Objective ::
Copy the lines below, changing every "player in green at pitch edge" to "player in green near the sideline" and leaving everything else unchanged.

Source records ::

** begin **

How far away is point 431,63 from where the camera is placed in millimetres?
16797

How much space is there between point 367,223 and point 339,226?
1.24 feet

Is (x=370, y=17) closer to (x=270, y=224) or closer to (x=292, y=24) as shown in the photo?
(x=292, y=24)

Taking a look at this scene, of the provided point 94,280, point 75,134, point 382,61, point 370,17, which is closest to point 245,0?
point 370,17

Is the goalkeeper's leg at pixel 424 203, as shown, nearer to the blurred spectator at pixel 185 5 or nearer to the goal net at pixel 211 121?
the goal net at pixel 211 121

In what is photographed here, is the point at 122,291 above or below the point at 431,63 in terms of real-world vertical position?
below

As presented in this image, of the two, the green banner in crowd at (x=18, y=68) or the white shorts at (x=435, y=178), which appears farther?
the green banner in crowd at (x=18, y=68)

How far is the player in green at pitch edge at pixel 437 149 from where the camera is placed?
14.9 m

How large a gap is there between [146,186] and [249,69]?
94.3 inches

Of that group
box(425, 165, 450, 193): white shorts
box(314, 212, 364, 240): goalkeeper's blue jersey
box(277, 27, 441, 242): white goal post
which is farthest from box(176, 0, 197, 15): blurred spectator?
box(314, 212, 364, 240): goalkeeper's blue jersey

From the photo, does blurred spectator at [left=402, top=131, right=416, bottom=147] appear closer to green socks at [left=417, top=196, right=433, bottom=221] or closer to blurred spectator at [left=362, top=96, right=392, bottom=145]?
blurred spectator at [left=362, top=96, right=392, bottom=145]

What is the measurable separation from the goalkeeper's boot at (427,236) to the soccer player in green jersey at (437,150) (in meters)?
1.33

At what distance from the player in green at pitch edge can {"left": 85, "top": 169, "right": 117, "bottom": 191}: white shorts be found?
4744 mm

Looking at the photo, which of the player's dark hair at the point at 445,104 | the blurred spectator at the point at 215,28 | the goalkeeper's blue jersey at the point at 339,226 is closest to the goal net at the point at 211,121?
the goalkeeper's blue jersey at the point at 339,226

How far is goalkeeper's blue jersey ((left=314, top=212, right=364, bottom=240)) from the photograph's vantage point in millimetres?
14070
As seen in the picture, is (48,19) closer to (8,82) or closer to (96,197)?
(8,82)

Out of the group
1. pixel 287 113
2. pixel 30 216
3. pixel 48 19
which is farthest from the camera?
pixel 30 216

** end **

Correct output ::
How far away is point 431,63 from where the camera is placed in millimetres?
16797

How much space is there between point 367,223 and point 339,226?
1.24 feet

Is (x=370, y=17) closer to (x=270, y=224) or closer to (x=292, y=24) as shown in the photo?
(x=292, y=24)

Taking a look at this scene, of the provided point 94,280, point 75,134, point 382,61, point 370,17, which is closest to point 245,0?
point 370,17

Is the goalkeeper's leg at pixel 424 203, as shown, nearer to the blurred spectator at pixel 185 5 or nearer to the goal net at pixel 211 121?
the goal net at pixel 211 121

In what is photographed here, is the point at 122,291 above or below the point at 431,63 in terms of real-world vertical position?
below

As presented in this image, of the two, the green banner in crowd at (x=18, y=68) or the white shorts at (x=435, y=178), which appears farther?
the green banner in crowd at (x=18, y=68)

How far is the player in green near the sideline at pixel 437 149 from where the camera is placed?
14.9 m

How large a gap is there between [146,186] and [249,69]?
94.3 inches

Of that group
box(425, 165, 450, 193): white shorts
box(314, 212, 364, 240): goalkeeper's blue jersey
box(277, 27, 441, 242): white goal post
which is farthest from box(176, 0, 197, 15): blurred spectator?
box(314, 212, 364, 240): goalkeeper's blue jersey

From the photo, does blurred spectator at [left=402, top=131, right=416, bottom=147] appear closer to green socks at [left=417, top=196, right=433, bottom=221] or closer to blurred spectator at [left=362, top=96, right=392, bottom=145]?
blurred spectator at [left=362, top=96, right=392, bottom=145]

What is the measurable separation from the goalkeeper's boot at (427,236) to the soccer player in green jersey at (437,150) (in meters)?
1.33

At what distance from the player in green near the sideline can {"left": 85, "top": 169, "right": 117, "bottom": 191}: white shorts be found?
4744 mm

Looking at the photo, which of the player's dark hair at the point at 445,104 | the blurred spectator at the point at 215,28 | the goalkeeper's blue jersey at the point at 339,226 is closest to the goal net at the point at 211,121?
the goalkeeper's blue jersey at the point at 339,226

How far is goalkeeper's blue jersey ((left=314, top=212, right=364, bottom=240)) from the photograph's vantage point in millimetres?
14070
As seen in the picture, is (48,19) closer to (8,82) or closer to (96,197)?
(8,82)

Out of the group
1. pixel 287 113
2. pixel 30 216
3. pixel 48 19
which is farthest from the camera?
pixel 30 216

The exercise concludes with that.